2 UWT professors earn Distinguished Teaching Awards

University of Washington Tacoma (UWT) Associate Professor Janice Laakso was selected to receive the UWT 2008-09 Distinguished Teaching Award. According to UWT officials, Laakso was chosen by a committee of faculty from a field of accomplished colleagues nominated for the award. Laakso will receive a $5,000 honorarium.

For five consecutive years, UWT students have claimed distinction as winners of a national social work contest that tests their skills at influencing state policy under Laasko’s guidance.

In support of her nomination for the 2009 Distinguished Teaching Award, senior Rob Jones wrote, “Dr. Laakso is one of the most effective teachers because of the passion she has for her profession,” not only as a teacher and mentor, but “as a world-class social worker.”

“Teaching is important to me and I take it seriously,” Laakso says. “I really care that students learn.”

Similarly, Interdisciplinary Arts & Science Professor Claudia Gorbman was honored for her research on film music. Gorbman, professor of film studies and one of UWT’s founding faculty, was selected to receive the UWT 2008-09 Distinguished Research Award. She was chosen by a committee of faculty from a field of accomplished colleagues nominated for the award. Gorbman will receive a $5,000 honorarium and will deliver a lecture on her subject, open to everyone, next fall.

“Without a doubt, her work has been the foundation for an entire discipline, but continues to be a guiding light almost a generation later,” writes Daniel Goldmark, associate professor of music at Case Western Reserve University, in support of Gorbman’s nomination. Gorbman regularly receives invitations to give papers and speak at conferences and universities around the globe, and does so as frequently as her schedule allows. Recently she gave the keynote address at the international Screen conference in Glasgow.
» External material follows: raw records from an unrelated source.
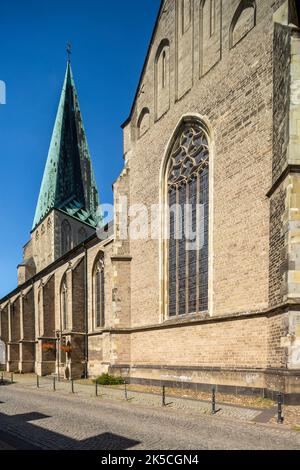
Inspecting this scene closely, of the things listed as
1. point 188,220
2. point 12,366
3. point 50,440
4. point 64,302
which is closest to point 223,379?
point 188,220

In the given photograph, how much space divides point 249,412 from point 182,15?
1617 centimetres

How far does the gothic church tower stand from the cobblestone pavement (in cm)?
3068

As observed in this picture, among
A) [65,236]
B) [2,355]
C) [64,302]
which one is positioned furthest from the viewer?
[65,236]

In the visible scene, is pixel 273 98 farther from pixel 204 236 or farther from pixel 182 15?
pixel 182 15

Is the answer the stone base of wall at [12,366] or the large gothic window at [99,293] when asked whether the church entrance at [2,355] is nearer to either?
the stone base of wall at [12,366]

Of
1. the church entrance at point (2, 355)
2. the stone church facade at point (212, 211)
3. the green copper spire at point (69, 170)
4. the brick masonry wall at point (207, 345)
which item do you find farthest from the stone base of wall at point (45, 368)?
the green copper spire at point (69, 170)

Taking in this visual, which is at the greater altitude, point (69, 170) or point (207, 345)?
point (69, 170)

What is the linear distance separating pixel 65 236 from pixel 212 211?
29443 millimetres

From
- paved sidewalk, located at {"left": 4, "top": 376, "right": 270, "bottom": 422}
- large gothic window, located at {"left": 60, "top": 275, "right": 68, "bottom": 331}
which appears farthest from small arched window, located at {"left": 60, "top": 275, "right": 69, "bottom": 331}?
paved sidewalk, located at {"left": 4, "top": 376, "right": 270, "bottom": 422}

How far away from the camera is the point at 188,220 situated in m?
15.9

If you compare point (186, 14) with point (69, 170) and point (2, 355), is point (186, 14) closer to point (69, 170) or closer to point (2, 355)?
point (69, 170)

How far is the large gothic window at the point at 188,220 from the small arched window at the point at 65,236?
25.9 meters

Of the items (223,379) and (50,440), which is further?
(223,379)

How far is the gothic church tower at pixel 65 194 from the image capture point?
135 ft
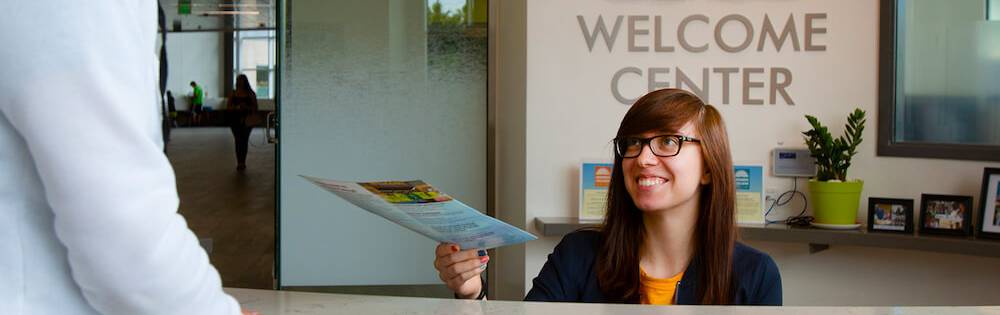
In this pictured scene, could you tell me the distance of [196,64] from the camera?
18.7m

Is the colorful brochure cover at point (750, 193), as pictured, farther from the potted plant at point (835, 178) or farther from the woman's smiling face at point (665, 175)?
the woman's smiling face at point (665, 175)

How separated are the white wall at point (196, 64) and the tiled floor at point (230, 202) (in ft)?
6.77

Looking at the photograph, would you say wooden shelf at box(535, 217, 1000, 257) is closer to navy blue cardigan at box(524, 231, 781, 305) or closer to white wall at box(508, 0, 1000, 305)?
white wall at box(508, 0, 1000, 305)

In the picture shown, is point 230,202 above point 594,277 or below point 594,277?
below

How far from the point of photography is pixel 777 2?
4.32 meters

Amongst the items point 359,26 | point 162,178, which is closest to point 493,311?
point 162,178

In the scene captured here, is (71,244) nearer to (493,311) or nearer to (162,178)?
(162,178)

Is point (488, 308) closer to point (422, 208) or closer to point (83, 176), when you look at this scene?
point (422, 208)

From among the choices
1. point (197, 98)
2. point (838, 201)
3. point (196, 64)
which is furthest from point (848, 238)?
point (196, 64)

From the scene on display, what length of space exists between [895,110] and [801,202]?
0.53m

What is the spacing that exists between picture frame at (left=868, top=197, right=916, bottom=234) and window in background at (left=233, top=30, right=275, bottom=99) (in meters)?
10.3

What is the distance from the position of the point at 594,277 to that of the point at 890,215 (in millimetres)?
2361

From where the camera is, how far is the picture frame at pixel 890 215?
13.5 feet

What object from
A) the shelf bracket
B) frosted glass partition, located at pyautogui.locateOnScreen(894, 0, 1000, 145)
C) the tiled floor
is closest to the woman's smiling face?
the shelf bracket
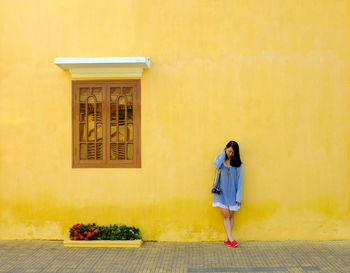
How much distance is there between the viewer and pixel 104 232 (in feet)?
19.2

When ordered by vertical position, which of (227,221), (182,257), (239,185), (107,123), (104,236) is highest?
(107,123)

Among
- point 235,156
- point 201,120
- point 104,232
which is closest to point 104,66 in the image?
point 201,120

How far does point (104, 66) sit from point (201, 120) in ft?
5.70

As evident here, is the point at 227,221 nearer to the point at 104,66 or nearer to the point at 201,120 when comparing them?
the point at 201,120

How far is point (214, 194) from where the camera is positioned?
19.0 feet

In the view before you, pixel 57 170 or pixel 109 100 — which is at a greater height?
pixel 109 100

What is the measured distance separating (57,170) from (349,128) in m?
4.71

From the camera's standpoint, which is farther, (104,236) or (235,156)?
(104,236)

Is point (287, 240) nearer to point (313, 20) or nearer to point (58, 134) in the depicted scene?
point (313, 20)

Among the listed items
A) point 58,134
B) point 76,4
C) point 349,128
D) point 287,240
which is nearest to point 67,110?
point 58,134

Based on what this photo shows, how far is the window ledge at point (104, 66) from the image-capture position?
5.61 metres

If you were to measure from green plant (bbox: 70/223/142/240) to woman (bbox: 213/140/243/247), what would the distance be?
53.8 inches

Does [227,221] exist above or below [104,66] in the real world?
below

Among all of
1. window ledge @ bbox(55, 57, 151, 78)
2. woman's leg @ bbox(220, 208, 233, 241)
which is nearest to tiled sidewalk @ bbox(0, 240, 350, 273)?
woman's leg @ bbox(220, 208, 233, 241)
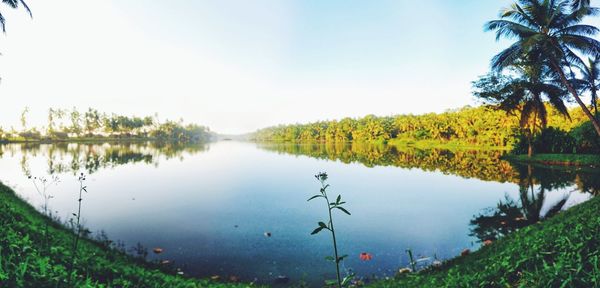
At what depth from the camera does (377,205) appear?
46.2ft

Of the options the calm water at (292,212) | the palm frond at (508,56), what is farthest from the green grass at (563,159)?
the palm frond at (508,56)

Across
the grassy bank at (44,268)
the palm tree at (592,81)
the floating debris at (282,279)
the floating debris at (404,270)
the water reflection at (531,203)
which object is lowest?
the floating debris at (282,279)

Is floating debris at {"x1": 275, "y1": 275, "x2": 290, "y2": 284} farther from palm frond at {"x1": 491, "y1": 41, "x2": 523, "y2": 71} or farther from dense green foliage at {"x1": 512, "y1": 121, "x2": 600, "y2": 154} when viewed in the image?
dense green foliage at {"x1": 512, "y1": 121, "x2": 600, "y2": 154}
Since she joined UWT in 1990, she has given keynotes or lectures in Italy, Sweden, Poland, Australia, Germany, Hong Kong, Canada, England and Portugal, not to mention many American universities.

Gorbman is also the author of Unheard Melodies: Narrative Film Music, which set the stage for academic research of music in film. She is currently working on a second edition of the book, as well as a book on Agnes Varda. And she is co-editing another work in progress, The Oxford Handbook of New Audiovisual Aesthetics.